The results reflect continued growth within the Spirits business as well as benefit of an expanding portfolio, however this was against the backdrop of lapping the inventory reduction last year.
The multinational breweries company migrated from a loss of N2.2 billion to N41.4 million in first quarter results of 2017.
The results, released to the Nigerian Stock Exchange (NSE), also saw the company’s marketing expenses increase by 12per cent indicating continued investment behind its brands, administrative expenses were reduced by 17per cent driven by the organisation’s Productivity agenda.
The company has put in place these processes and changes as part of its strategy to drive efficiency which will help position it for more sustainable growth.

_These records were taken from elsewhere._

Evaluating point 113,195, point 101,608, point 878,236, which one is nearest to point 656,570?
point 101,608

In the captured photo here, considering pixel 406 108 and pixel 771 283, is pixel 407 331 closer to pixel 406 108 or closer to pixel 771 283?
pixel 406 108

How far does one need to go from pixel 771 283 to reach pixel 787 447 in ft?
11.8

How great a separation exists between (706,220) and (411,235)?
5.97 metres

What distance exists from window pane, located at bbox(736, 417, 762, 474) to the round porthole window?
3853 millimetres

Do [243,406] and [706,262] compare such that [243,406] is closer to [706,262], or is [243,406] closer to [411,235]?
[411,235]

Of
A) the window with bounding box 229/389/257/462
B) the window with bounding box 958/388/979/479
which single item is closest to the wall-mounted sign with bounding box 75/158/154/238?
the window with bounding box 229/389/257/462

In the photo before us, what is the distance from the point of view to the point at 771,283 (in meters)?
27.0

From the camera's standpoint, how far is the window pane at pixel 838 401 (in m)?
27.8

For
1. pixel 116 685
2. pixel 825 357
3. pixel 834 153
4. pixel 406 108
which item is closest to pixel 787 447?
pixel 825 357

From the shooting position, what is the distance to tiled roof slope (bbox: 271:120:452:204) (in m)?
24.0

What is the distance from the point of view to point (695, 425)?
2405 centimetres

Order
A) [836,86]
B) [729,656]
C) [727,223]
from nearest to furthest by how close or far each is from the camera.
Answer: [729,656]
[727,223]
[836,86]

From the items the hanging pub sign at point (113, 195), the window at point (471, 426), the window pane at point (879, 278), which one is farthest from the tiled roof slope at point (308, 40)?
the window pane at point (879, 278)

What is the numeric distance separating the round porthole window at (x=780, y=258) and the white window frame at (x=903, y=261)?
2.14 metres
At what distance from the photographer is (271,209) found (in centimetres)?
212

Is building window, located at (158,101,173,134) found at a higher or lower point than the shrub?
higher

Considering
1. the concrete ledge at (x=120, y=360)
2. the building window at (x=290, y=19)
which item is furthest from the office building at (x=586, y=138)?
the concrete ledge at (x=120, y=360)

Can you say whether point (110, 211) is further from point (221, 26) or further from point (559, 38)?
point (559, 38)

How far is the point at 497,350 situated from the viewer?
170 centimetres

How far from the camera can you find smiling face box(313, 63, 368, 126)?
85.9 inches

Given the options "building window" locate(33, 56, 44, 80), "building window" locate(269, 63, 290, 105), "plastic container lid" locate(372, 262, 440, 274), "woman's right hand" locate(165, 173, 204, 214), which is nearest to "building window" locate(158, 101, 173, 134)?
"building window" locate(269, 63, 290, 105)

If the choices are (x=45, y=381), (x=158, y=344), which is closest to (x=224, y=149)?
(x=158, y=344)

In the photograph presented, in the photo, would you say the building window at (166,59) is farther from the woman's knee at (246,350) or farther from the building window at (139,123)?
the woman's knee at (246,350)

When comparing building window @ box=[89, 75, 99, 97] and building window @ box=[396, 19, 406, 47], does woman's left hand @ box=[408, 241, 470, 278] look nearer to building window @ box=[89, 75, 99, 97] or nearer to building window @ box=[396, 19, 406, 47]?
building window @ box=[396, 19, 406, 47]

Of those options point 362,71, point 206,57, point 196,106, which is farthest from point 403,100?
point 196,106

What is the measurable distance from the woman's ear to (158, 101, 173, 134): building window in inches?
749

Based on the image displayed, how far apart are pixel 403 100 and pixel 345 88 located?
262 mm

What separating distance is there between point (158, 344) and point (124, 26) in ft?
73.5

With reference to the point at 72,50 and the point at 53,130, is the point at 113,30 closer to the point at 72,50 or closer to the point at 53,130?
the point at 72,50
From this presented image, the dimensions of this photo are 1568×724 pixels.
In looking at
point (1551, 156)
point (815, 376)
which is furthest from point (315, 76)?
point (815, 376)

Commenting on the quarter one results, Managing Director/CEO, Guinness Nigeria Plc, Peter Ndegwa said, “Although trading conditions continue to be difficult, we delivered a credible performance with a Net Sales growth of 30per cent for the quarter.

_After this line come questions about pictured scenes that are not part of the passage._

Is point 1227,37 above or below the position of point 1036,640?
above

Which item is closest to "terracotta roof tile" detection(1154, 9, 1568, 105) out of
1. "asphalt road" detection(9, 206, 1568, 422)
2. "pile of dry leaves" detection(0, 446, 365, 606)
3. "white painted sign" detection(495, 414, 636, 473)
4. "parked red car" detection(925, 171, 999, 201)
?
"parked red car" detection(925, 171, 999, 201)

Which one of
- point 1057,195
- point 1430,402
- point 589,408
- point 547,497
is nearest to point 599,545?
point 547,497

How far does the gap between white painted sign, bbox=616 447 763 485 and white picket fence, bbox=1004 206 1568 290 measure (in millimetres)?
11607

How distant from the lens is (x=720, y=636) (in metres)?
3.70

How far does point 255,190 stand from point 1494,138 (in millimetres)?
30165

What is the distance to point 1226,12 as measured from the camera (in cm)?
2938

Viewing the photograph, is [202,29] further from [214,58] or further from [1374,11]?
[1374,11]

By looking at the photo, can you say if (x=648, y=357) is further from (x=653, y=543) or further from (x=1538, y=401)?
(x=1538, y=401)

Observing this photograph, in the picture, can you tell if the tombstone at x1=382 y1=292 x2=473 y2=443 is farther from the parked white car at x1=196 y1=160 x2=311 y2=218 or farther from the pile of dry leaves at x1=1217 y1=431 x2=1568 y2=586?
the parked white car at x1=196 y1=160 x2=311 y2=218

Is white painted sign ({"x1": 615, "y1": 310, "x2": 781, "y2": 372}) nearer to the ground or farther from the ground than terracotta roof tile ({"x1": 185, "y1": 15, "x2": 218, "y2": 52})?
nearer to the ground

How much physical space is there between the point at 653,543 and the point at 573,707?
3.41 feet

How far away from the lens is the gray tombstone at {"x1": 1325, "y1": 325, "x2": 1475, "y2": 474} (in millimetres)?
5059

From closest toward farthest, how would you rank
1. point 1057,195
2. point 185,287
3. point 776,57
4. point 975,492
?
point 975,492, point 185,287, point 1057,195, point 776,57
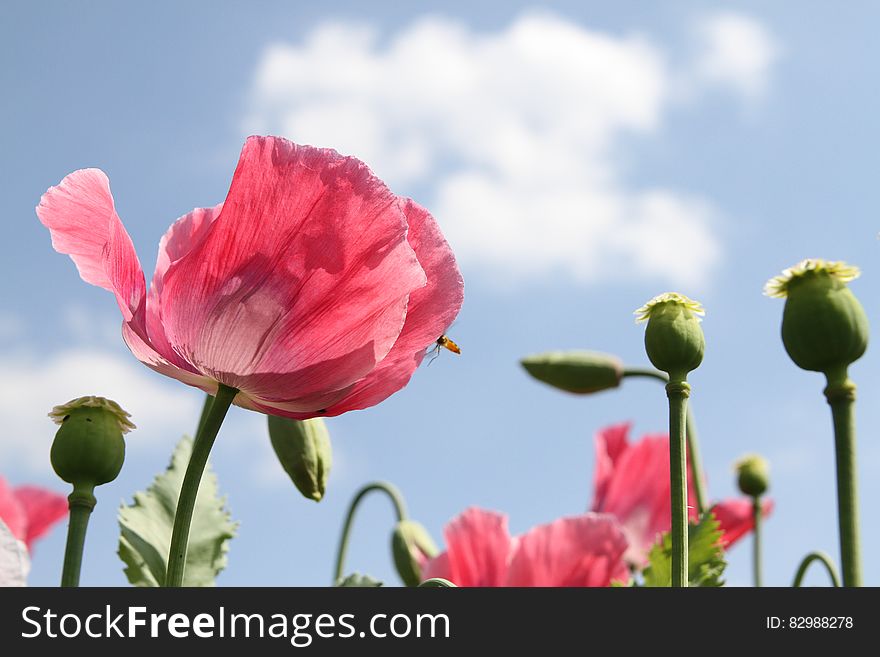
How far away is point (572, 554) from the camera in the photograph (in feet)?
4.78

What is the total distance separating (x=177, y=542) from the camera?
73 centimetres

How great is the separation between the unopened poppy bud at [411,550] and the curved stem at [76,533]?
981 mm

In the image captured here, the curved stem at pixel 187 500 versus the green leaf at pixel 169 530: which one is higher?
the green leaf at pixel 169 530

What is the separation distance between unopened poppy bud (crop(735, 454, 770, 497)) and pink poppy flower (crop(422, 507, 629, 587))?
471 millimetres

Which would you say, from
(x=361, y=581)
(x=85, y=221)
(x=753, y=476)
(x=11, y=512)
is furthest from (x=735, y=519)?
(x=85, y=221)

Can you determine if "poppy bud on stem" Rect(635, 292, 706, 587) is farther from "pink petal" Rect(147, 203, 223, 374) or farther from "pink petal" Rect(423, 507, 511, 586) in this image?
"pink petal" Rect(423, 507, 511, 586)

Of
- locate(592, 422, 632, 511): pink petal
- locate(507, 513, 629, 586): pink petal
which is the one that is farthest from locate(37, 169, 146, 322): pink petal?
locate(592, 422, 632, 511): pink petal

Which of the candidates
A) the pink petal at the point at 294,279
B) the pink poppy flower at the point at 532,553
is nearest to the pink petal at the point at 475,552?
the pink poppy flower at the point at 532,553

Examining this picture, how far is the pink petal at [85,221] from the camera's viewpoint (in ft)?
2.85

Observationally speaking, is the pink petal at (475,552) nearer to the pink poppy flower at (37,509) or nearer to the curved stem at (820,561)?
the curved stem at (820,561)

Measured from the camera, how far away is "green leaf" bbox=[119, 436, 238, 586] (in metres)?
1.21
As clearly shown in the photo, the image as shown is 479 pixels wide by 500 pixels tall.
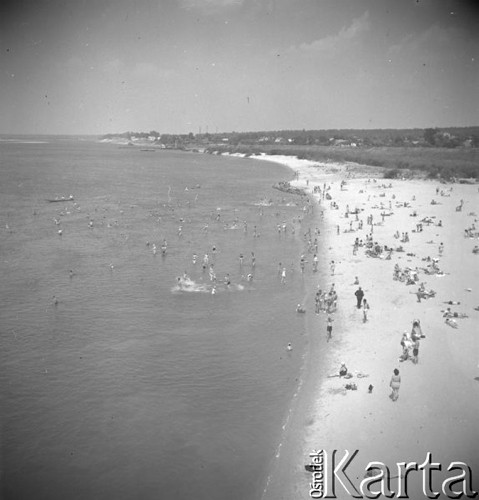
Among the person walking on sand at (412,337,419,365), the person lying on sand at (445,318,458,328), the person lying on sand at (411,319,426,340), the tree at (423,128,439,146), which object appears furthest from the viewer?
the tree at (423,128,439,146)

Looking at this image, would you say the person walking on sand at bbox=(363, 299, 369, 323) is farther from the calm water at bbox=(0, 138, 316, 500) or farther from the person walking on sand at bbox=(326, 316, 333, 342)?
the calm water at bbox=(0, 138, 316, 500)

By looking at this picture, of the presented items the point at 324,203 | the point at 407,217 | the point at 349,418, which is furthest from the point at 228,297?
the point at 324,203

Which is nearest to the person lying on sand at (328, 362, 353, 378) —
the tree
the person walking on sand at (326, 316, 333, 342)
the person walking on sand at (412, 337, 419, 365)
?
the person walking on sand at (412, 337, 419, 365)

“This was against the backdrop of changes in commercial footprint in the prior year as well as benefit of an expanding portfolio. We also continue to see value from our focus on Productivity in areas like sales as we empower our teams for success on the frontline as well as driving efficiency in logistics. This has released resources that we are able to re-invest behind our brands.’
Ndegwa added, “A critical part of our strategy is to expand our portfolio and as we continue to innovate with the introduction of new brands and formats, our spending on A&P is critical to driving growth not just for our innovation brands but also for our core brands like Guinness and Malta Guinness.”
In January 2017, Guinness Nigeria received approval from its shareholders to raise 40billion naira from existing shareholders via a Rights Issue offering five new shares for every 11 held, at 58 naira each. The exercise which was successfully concluded at the end of August was 116 percent subscribed.
Ndegwa said, “The funds raised from the Rights Issue will be used to reduce the level of borrowings and consequently our funding cost. In particular we have used the funds to reduce our foreign currency loan by 60% which in turn will reduce the foreign currency volatility on our balance sheet.”